To learn about the person’s context, ask:
- Ask about the person’s life story, faith background, program, emerging values.
- Ask about the person’s faith community—past and present—and how it relates to what he or she is doing.
- Ask about the person’s cultural background to discover how his or her life intersects with history, current issues
To be accurate
To decide on an angle or approach:
When we assign an article or approve a writer’s idea, the editor offers questions to help find the angle for the story—note them and ask them. However, that pre-interview idea should not limit exploring another angle that arises in the interview.
Remember in conducting an interview that The Fig Tree seeks to help achieve peace, justice, respect, compassion, caring action through understanding – moving us beyond surface conflicts, polarities, differences, questions, issues.
Two tips sharpen story:
- Step aside as the writer to let the story come through without editorializing. While articles may be feature length, they are that length to build understanding, not give opinion. Stir readers to think without offering your conclusions.
- Using nouns and verbs instead of adjectives and adverbs helps the writer be specific. Rather than describing an experience as “beautiful,” “wonderful” or “exciting”—paint the noun and verb word picture or story that tells what made it exciting.
Stories share faith in action
The goals of articles are to:
- inform, inspire, involve – encourage, empower, engage
- connect people, share stories, explore issues, offer reflection, invite dialogue foster understanding, network people, pool resources, give hope
- step aside as the writer – be invisible – tell the story of the person, program, effort just-the-facts features as oral history, not columns or editorials
Lead catches readers’ interest
- After an interview, review and transcribe notes, thinking about the story shared. The lead often emerges as the writer sees the whole interview. Frequently, it’s at the end, after the interviewee began to trust.
- To include all six questions in the first paragraph may work, but may make it cluttered and complex. Keep the story simple and come to the point. A feature is not a fiction, building up suspense. The lead reveals the article in a nutshell: It summarizes the WWWWWH questions. It gives the conclusion.

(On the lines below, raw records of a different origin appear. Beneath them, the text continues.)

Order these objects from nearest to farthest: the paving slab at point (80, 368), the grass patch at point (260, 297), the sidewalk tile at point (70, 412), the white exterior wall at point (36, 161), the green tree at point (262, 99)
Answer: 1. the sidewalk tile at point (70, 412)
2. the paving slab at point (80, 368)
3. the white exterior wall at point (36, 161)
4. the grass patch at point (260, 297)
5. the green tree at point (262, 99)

- The lead invites readers to journey along to discover the basis for the conclusion. It may use an example that draws interest—but not a quote—and When someone tells his or her story, explore what the person or group has learned from life, faith/values, encounters and issues. Our role is not to sell the person or organization, but to report what the person/group does, thinks and believes to build understanding.
- A feature is more than an inverted pyramid, because it needs to draw readers to explore beneath the surface, behind conflicts, beyond polarities to hold the reader through to the conclusion, where there should also be insight.
- Avoid jargon, slang, clichés or insider words of religion. Be an interpreter to readers in other churches, faith groups, and the nonprofit community.
- Use short sentences with clear, concise, vivid language.
- Vary sentence structure and avoid beginning paragraphs with the same word. Keep paragraphs short—one to two sentences.
- Editors write, read, edit, rewrite, edit rewrites
- As gatekeepers, editors edit for length, clarity, style and accuracy. If you understand our style and approach, you limit the changes to cutting rather than rewriting.
- Our readers are busy people, overloaded with information and publications.
- They don’t need one more thing to read, but do need information that summarizes and makes sense of what is available to them in other sources.
- Need hope and affirmation for what they do, coming through the nourishment
of knowing that others are acting and risking, too.